Dogs who were trained that they could avoid the shocks learned to keep trying

The psychology of fitness phobia

Martin Seligman is famous for shocking dogs.   As a psychology graduate student at Penn in the 1960s, he ran a well-known experiment in which dogs were administered electrical shocks under 2 scenarios: either they could learn how to avoid the shocks or the shocks kept coming at random no matter what the dogs did.  The ones who were given the opportunity to avoid the shocks easily learned how.  The other poor creatures quit
trying.  They even quit protesting and just cowered and whimpered quietly, resigned to their fate.  This response, dubbed “learned helplessness”, became an animal model for human depression.  Seligman further observed that dogs who were first taught that they could avoid the shocks, were more resistant to becoming helpless.  Their brains had rewired themselves.  Their own beliefs had, in effect, become a vaccine against depression.  Think about the power of that concept for a moment – beliefs can rewire the brain to resist depression.

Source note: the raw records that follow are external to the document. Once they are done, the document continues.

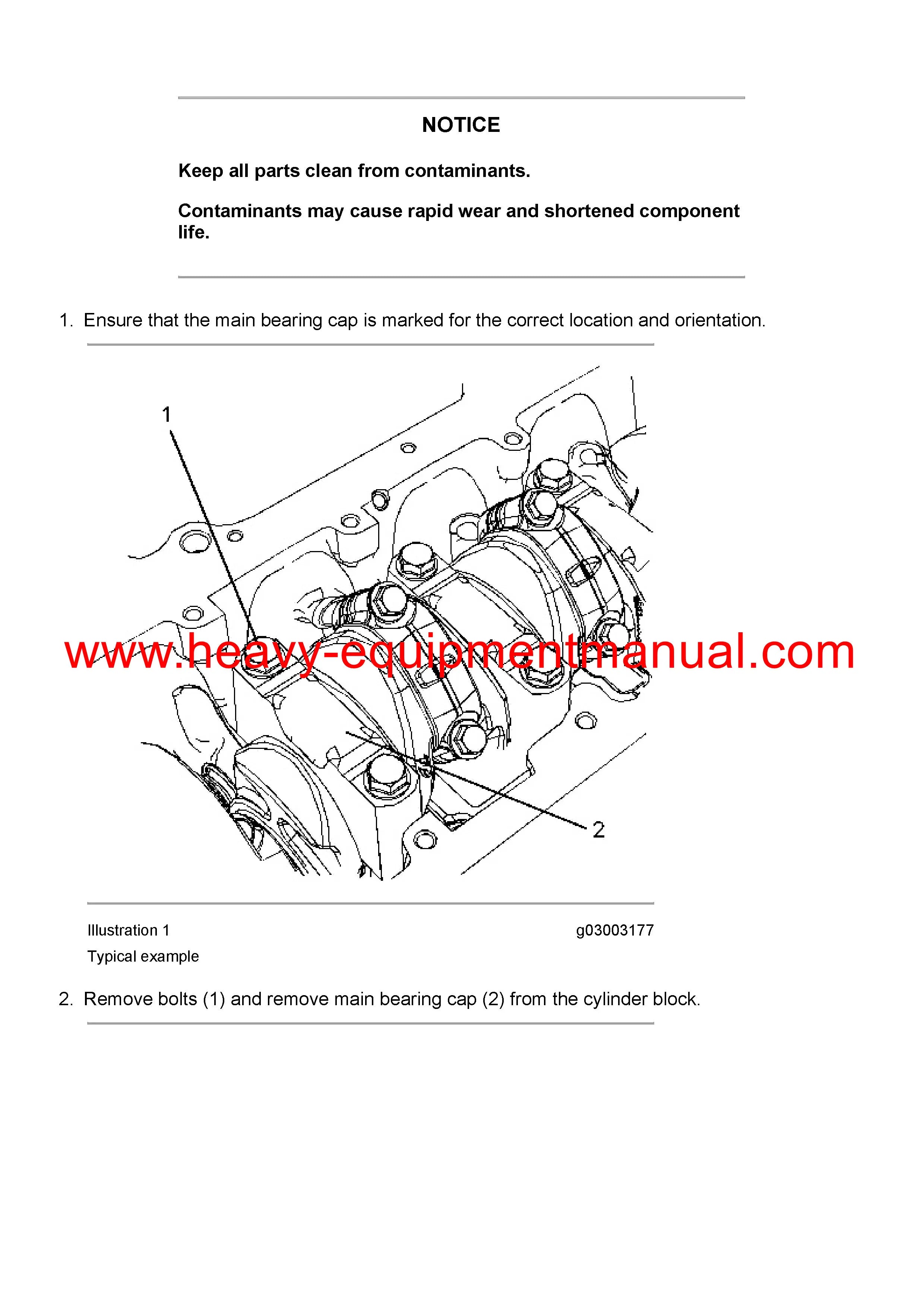 NOTICE

Keep all parts clean from contaminants.

Contaminants may cause rapid wear and shortened component life.

1. Ensure that the main bearing cap is marked for the correct location and orientation.

1

www.heavy-equipmentmanual.com

2

Illustration 1 g03003177

Typical example

2. Remove bolts (1) and remove main bearing cap (2) from the cylinder block.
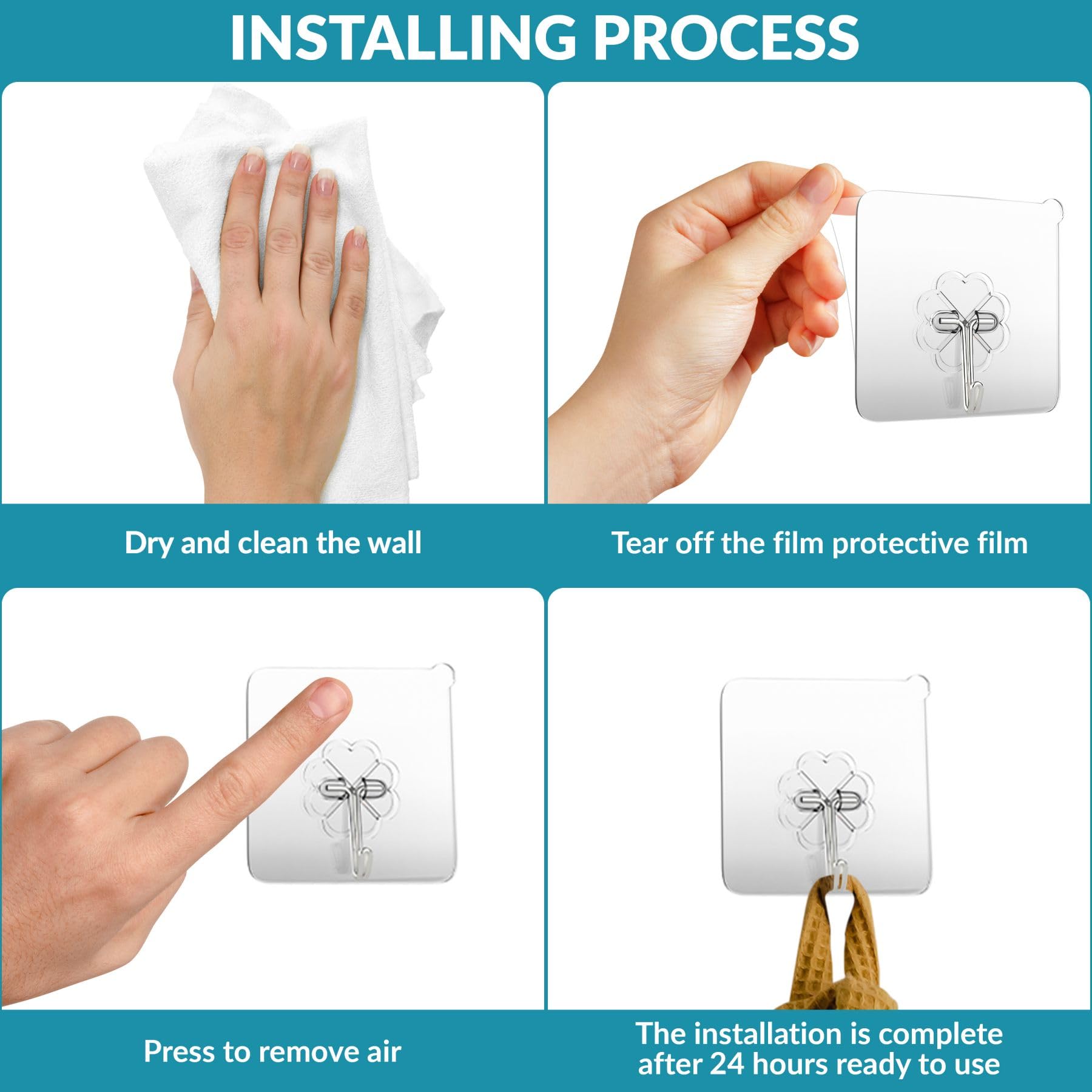 INSTALLING PROCESS

Dry and clean the wall

Tear off the film protective film

Press to remove air

The installation is complete after 24 hours ready to use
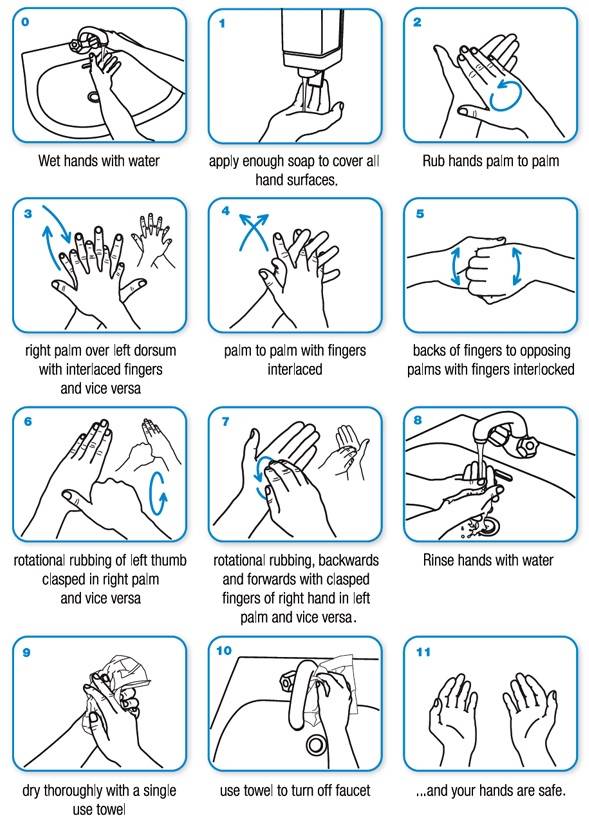 0

Wet hands with water

1

apply enough soap to cover all hand surfaces.

2

Rub hands palm to palm

3

right palm over left dorsum with interlaced fingers and vice versa

4

palm to palm with fingers interlaced

5

backs of fingers to opposing palms with fingers interlocked

6

rotational rubbing of left thumb clasped in right palm and vice versa

7

rotational rubbing, backwards and forwards with clasped fingers of right hand in left palm and vice versa.

8

Rinse hands with water

9

dry thoroughly with a single use towel

10

use towel to turn off faucet

11

...and your hands are safe.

Dogs who were first taught that they could avoid the shocks kept trying - they had learned optimism

Dogs who were first taught that they could avoid the shocks kept trying – they had learned optimism

 

Changing your beliefs can rewire your brain.

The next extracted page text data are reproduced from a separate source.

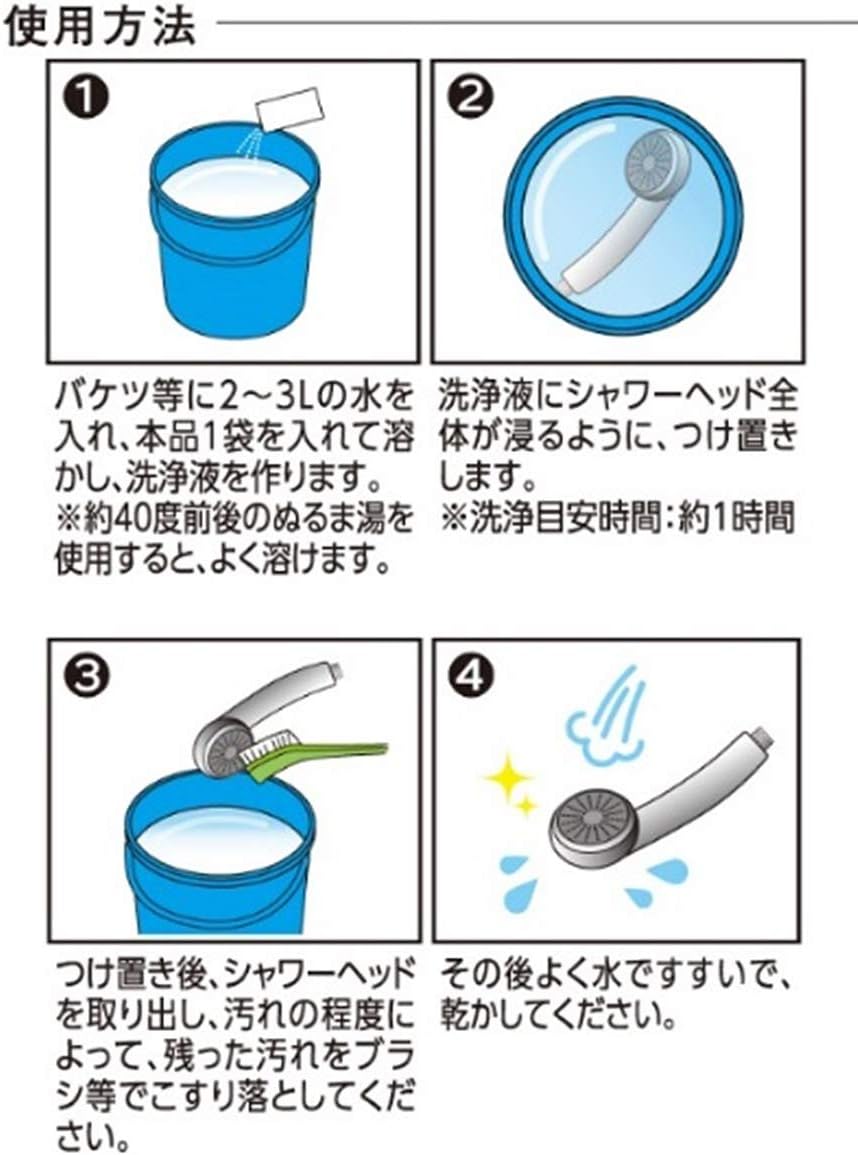 使用方法

❶

バケツ等に2～3Lの水を入れ、本品1袋を入れて溶かし、洗浄液を作ります。
※約40度前後のぬるま湯を使用すると、よく溶けます。

❷

洗浄液にシャワーヘッド全体が浸るように、つけ置きします。
※洗浄目安時間：約1時間

❸

つけ置き後、シャワーヘッドを取り出し、汚れの程度によって、残った汚れをブラシ等でこすり落としてください。

❹

その後よく水ですすいで、乾かしてください。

In 1978 Seligman, by then a famous psychologist, designed an experiment to see if humans could be similarly vaccinated against depression.  The answer, in short, was yes.  The mechanism  of the response had to do with what Seligman called their explanatory style.  Training people to respond to negative events with a certain type of thinking habit (called narrow, external, and transient) fortified their defenses against depression.  He called this new response, “learned optimism “, and it ushered in a new field of psychiatry – Cognitive Behavioral Therapy.

If you think that your metabolism, motivation, willpower, and body type are all out of your control, you are likely to give up on fitness altogether

If you think that your metabolism, motivation, willpower, and body type are all out of your control, you are likely to give up on fitness altogether

If you’re reading this, you’re fitness-phobic.  You’ve probably been told and you’ve somehow come to believe that your body type is your destiny, you can’t change your metabolism, or you just don’t have the discipline or the willpower to stick to a fitness program.  Even worse, you may have come to believe that you just don’t deserve to be one of the fit people, the kind of person who loves the body they see in the mirror.  These are what Seligman would call broad, internal, and permanent explanatory styles – the exact thinking patterns that lead to learned helplessness.  The assumption that deep down there’s something wrong with you – it’s internal; it dooms everything you ever try – it’s broad; it will never change – it’s permanent.

So when you blame your failure to persist or reach your goals on yourself, you’re suffering from a form of learned helplessness.  This is why you face such overwhelming fear of failure, a fear that can make you decide to fail before you even start, or can erode you motivation once you do start, until you resign yourself to failure and quit.

The good news is that it’s been scientifically proven that these thought patterns can be reversed, and changing them can make you immune to the negativity for good.  There is nothing wrong with you.  Your body type is not your destiny.  You can change your metabolism.  You don’t need some super-special willpower or uber-discipline.  All you need is knowledge, a plan, and a system.

Most importantly, you are worthy of waking up every day for the rest of your life and loving the body you see in the mirror.